3. Mass transportation. Almost every metropolitan region has a transportation crisis, but few have the resources to meet it unaided. I supported the bill the Senate passed this year to provide assistance for metropolitan transportation planning and facilities. We have extensive federal aid for highways but none for commuter railroads, bus and street car service. Continuation of this unbalanced policy - or lack of policy - can only mean still further decline of mass transportation facilities and still more bumper-to-bumper automobile traffic - in a vicious circle which has no end short of paving all our cities over. Unified transportation planning should be a condition and a goal of federal assistance.
4. Pollution. The pollution of our air and water has reached the proportions of a national disgrace. It endangers our health. It limits our business opportunities. It destroys recreation. Yet the Republican Administration selected the program of federal aid to cleanse our streams and rivers as one Democratic program which should be abandoned. I propose to go the other way - to provide the indispensable element of national leadership to develop comprehensive conservation plans for all of our great inter-state river basins.
5. Recreational facilities. In every plan for urban redevelopment, parks and recreation must have their proper place. We must act to preserve and protect open spaces along our rivers, lakes, and seashores and on the edges of our expanding metropolitan areas. And we must act quickly - for with every passing day, the available open spaces shrink and their cost increases. In addition to expansion of the national park system, aid to the states for these purposes should be inaugurated.
These are five areas in which a new partnership of community and national government can lead us across the urban frontier. To coordinate its own participation the federal government should raise to the status of a cabinet department all of its activities relating to urban development and metropolitan planning. The cities and suburbs of America deserve a seat at the cabinet table.
The Department of Agriculture was created 98 years ago to serve rural America. It is time the people who live in urban areas receive equal representation.
Some may say that all these things will cost too much. But the cost to the taxpayer will be far less than the present enormous cost of slums, traffic jams, crime and delinquency, and the economic decline of downtown areas.

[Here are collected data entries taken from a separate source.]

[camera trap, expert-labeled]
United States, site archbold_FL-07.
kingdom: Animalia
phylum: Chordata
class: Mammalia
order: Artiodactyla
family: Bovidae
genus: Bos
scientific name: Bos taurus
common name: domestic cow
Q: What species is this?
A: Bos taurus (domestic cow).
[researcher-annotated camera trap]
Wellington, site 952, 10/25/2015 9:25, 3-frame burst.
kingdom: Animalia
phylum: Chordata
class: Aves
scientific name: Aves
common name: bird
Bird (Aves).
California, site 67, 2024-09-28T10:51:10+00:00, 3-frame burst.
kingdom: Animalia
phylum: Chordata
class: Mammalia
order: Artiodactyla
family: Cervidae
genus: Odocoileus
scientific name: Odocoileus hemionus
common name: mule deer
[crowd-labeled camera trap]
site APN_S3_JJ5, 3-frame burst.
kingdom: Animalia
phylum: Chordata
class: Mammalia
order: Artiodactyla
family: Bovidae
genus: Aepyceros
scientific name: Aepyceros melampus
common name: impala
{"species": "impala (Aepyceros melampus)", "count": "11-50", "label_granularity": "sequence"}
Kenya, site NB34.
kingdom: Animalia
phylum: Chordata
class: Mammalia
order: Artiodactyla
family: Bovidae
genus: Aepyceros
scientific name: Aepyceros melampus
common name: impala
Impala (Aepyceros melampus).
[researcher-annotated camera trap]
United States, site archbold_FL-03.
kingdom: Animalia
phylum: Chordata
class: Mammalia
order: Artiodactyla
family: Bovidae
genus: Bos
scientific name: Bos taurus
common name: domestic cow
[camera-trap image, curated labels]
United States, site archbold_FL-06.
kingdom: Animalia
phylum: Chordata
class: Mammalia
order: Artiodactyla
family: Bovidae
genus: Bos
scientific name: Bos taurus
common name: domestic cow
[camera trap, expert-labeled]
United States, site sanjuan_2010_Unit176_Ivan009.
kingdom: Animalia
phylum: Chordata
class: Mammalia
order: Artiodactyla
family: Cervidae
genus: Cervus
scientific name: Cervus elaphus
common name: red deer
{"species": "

And the entire federal share will actually be less than just one item in the present federal budget - the excessive interest costs on the national debt that have been added by the high interest policies of the Republican Administration.
Thomas Jefferson told us that our "laws and institutions must go hand in hand with the progress of the human mind." But in this area of urban affairs, our laws and institutions have lagged behind what our minds tell us we can do. There is a civil renaissance, an awakening of public spirit and will, throughout our cities. We see it in the Golden Triangle in Pittsburgh, at Lincoln Square in New York, at Charles Center in Baltimore. Let us hope that that spirit of confidence and enterprise now arising in the cities of America will sweep next year into the Capital of the United States. Then the federal government will join in partnership with its states and its cities - and together we will move forward to realize in our cities the good life that can be ours.